To be done =
Count the lines of the records below that contain the string "water", treating uppercase and lowercase as different, and give only that number.

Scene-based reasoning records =

━━━━━━━━━━━━━━━━━━━━━━━━━━━━━━

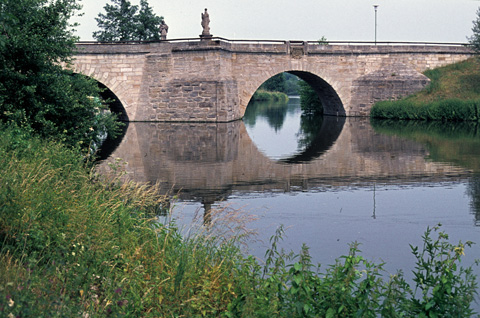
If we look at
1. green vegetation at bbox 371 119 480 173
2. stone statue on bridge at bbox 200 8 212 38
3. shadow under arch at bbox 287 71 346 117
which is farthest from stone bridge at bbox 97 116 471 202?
shadow under arch at bbox 287 71 346 117

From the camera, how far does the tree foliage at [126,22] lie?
46.8m

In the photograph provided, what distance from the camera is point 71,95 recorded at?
45.1 ft

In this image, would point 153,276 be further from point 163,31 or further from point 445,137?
point 163,31

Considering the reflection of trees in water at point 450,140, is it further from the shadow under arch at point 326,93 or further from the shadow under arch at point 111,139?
the shadow under arch at point 111,139

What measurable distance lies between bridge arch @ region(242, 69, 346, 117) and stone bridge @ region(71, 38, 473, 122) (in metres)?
0.09

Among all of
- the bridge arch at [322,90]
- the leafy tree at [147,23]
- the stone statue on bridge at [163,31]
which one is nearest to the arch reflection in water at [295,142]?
the bridge arch at [322,90]

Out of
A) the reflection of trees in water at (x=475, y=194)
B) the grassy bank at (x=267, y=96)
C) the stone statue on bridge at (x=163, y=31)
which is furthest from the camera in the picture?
the grassy bank at (x=267, y=96)

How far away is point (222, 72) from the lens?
3142 centimetres

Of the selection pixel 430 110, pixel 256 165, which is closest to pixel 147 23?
pixel 430 110

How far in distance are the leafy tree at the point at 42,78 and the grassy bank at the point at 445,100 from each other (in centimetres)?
2451

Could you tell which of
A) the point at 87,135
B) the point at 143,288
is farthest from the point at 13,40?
the point at 143,288

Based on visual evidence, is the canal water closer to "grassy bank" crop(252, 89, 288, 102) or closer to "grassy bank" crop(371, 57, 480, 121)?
"grassy bank" crop(371, 57, 480, 121)

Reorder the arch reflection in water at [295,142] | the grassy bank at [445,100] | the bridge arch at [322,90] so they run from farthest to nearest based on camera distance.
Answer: the bridge arch at [322,90]
the grassy bank at [445,100]
the arch reflection in water at [295,142]

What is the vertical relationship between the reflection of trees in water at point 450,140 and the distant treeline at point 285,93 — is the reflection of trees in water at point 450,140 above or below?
below
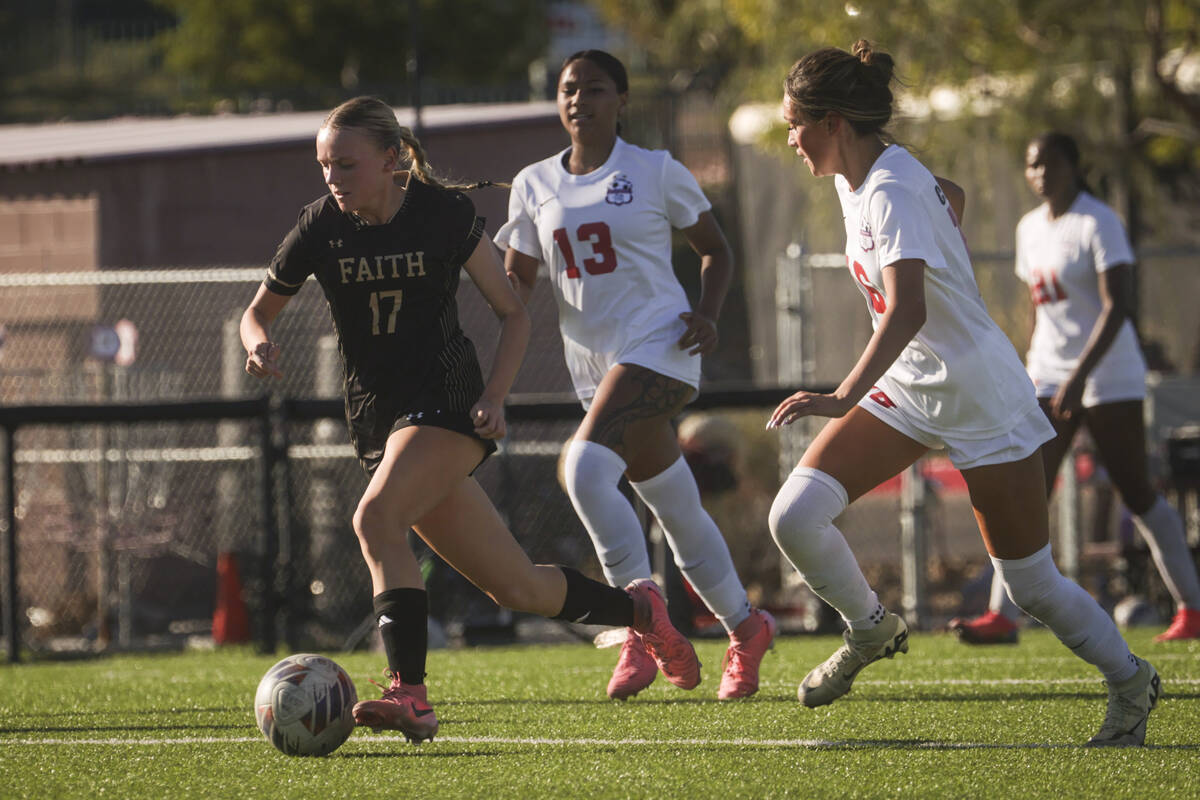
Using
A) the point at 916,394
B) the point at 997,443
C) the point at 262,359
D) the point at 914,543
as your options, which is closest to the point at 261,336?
the point at 262,359

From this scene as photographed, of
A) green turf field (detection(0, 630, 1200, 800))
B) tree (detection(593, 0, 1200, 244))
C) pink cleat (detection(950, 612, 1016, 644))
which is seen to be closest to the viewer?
green turf field (detection(0, 630, 1200, 800))

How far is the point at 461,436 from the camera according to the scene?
16.7 ft

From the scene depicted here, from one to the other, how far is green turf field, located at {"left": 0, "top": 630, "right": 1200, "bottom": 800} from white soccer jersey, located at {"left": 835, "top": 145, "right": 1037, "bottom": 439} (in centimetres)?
95

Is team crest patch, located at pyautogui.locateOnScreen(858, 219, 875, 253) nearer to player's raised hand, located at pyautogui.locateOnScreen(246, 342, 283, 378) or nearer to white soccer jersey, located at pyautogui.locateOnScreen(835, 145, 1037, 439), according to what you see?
white soccer jersey, located at pyautogui.locateOnScreen(835, 145, 1037, 439)

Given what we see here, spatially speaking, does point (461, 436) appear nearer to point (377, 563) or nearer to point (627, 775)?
point (377, 563)

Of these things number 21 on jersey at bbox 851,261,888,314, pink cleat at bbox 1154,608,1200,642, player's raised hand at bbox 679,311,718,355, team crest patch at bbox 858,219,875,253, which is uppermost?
team crest patch at bbox 858,219,875,253

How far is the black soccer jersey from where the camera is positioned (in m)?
5.09

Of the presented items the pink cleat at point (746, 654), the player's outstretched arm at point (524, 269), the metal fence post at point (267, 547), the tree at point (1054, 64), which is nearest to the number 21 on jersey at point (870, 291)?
the pink cleat at point (746, 654)

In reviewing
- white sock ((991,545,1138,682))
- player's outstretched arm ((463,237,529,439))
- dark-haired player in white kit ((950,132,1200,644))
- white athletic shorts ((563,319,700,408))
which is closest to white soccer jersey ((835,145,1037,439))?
white sock ((991,545,1138,682))

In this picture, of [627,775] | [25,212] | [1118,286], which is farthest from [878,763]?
[25,212]

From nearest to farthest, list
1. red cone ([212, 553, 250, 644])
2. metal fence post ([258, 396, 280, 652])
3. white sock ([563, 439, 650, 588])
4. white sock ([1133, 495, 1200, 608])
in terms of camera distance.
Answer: white sock ([563, 439, 650, 588]) < white sock ([1133, 495, 1200, 608]) < metal fence post ([258, 396, 280, 652]) < red cone ([212, 553, 250, 644])

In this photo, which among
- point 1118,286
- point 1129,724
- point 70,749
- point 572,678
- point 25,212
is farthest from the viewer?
point 25,212

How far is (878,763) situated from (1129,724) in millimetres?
779

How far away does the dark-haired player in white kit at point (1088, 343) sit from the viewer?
25.7 ft
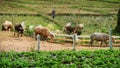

━━━━━━━━━━━━━━━━━━━━━━━━━━━━━━

Result =
7